» Exercise aim:
From first line to last, output the records below exactly.

» Data extracts:
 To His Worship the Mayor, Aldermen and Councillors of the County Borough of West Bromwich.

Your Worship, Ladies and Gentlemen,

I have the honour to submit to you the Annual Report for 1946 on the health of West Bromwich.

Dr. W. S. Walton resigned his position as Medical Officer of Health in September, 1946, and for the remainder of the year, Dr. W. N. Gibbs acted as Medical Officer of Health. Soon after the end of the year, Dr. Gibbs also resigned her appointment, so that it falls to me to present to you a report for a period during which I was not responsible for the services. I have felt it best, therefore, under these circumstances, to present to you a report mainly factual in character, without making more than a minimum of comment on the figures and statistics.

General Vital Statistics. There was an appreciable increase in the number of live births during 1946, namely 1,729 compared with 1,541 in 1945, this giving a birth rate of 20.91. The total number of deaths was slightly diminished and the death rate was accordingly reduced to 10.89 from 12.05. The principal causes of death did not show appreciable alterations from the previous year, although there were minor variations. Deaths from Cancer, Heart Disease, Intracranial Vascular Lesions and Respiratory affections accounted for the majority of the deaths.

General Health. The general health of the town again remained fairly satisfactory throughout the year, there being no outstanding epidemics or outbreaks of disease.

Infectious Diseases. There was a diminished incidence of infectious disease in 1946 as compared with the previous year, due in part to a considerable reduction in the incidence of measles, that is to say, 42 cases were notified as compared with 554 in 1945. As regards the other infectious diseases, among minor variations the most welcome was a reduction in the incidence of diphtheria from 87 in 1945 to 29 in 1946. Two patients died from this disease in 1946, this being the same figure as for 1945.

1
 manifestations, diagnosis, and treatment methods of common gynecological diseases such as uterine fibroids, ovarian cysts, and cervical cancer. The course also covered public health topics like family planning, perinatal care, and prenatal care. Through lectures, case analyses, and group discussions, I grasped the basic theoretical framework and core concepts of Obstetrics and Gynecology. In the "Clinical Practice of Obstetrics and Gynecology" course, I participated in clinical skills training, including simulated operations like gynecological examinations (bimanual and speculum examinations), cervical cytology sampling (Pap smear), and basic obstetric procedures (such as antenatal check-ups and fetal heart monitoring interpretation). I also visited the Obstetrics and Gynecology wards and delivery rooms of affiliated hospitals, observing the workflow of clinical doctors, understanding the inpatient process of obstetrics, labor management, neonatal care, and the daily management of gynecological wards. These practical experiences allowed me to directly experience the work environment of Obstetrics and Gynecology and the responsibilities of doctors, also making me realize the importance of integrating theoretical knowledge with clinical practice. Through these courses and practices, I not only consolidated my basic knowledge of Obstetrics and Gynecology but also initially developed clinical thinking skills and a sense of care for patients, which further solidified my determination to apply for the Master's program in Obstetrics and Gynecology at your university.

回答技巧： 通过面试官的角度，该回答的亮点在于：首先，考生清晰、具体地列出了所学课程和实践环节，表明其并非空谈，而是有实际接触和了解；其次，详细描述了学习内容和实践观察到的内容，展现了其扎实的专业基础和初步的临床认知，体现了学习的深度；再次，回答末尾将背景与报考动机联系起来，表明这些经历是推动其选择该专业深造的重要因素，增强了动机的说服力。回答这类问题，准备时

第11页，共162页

» Result for this task:
 To His Worship the Mayor, Aldermen and Councillors of the County Borough of West Bromwich.

Your Worship, Ladies and Gentlemen,

I have the honour to submit to you the Annual Report for 1946 on the health of West Bromwich.

Dr. W. S. Walton resigned his position as Medical Officer of Health in September, 1946, and for the remainder of the year, Dr. W. N. Gibbs acted as Medical Officer of Health. Soon after the end of the year, Dr. Gibbs also resigned her appointment, so that it falls to me to present to you a report for a period during which I was not responsible for the services. I have felt it best, therefore, under these circumstances, to present to you a report mainly factual in character, without making more than a minimum of comment on the figures and statistics.

General Vital Statistics. There was an appreciable increase in the number of live births during 1946, namely 1,729 compared with 1,541 in 1945, this giving a birth rate of 20.91. The total number of deaths was slightly diminished and the death rate was accordingly reduced to 10.89 from 12.05. The principal causes of death did not show appreciable alterations from the previous year, although there were minor variations. Deaths from Cancer, Heart Disease, Intracranial Vascular Lesions and Respiratory affections accounted for the majority of the deaths.

General Health. The general health of the town again remained fairly satisfactory throughout the year, there being no outstanding epidemics or outbreaks of disease.

Infectious Diseases. There was a diminished incidence of infectious disease in 1946 as compared with the previous year, due in part to a considerable reduction in the incidence of measles, that is to say, 42 cases were notified as compared with 554 in 1945. As regards the other infectious diseases, among minor variations the most welcome was a reduction in the incidence of diphtheria from 87 in 1945 to 29 in 1946. Two patients died from this disease in 1946, this being the same figure as for 1945.

1
 manifestations, diagnosis, and treatment methods of common gynecological diseases such as uterine fibroids, ovarian cysts, and cervical cancer. The course also covered public health topics like family planning, perinatal care, and prenatal care. Through lectures, case analyses, and group discussions, I grasped the basic theoretical framework and core concepts of Obstetrics and Gynecology. In the "Clinical Practice of Obstetrics and Gynecology" course, I participated in clinical skills training, including simulated operations like gynecological examinations (bimanual and speculum examinations), cervical cytology sampling (Pap smear), and basic obstetric procedures (such as antenatal check-ups and fetal heart monitoring interpretation). I also visited the Obstetrics and Gynecology wards and delivery rooms of affiliated hospitals, observing the workflow of clinical doctors, understanding the inpatient process of obstetrics, labor management, neonatal care, and the daily management of gynecological wards. These practical experiences allowed me to directly experience the work environment of Obstetrics and Gynecology and the responsibilities of doctors, also making me realize the importance of integrating theoretical knowledge with clinical practice. Through these courses and practices, I not only consolidated my basic knowledge of Obstetrics and Gynecology but also initially developed clinical thinking skills and a sense of care for patients, which further solidified my determination to apply for the Master's program in Obstetrics and Gynecology at your university.

回答技巧： 通过面试官的角度，该回答的亮点在于：首先，考生清晰、具体地列出了所学课程和实践环节，表明其并非空谈，而是有实际接触和了解；其次，详细描述了学习内容和实践观察到的内容，展现了其扎实的专业基础和初步的临床认知，体现了学习的深度；再次，回答末尾将背景与报考动机联系起来，表明这些经历是推动其选择该专业深造的重要因素，增强了动机的说服力。回答这类问题，准备时

第11页，共162页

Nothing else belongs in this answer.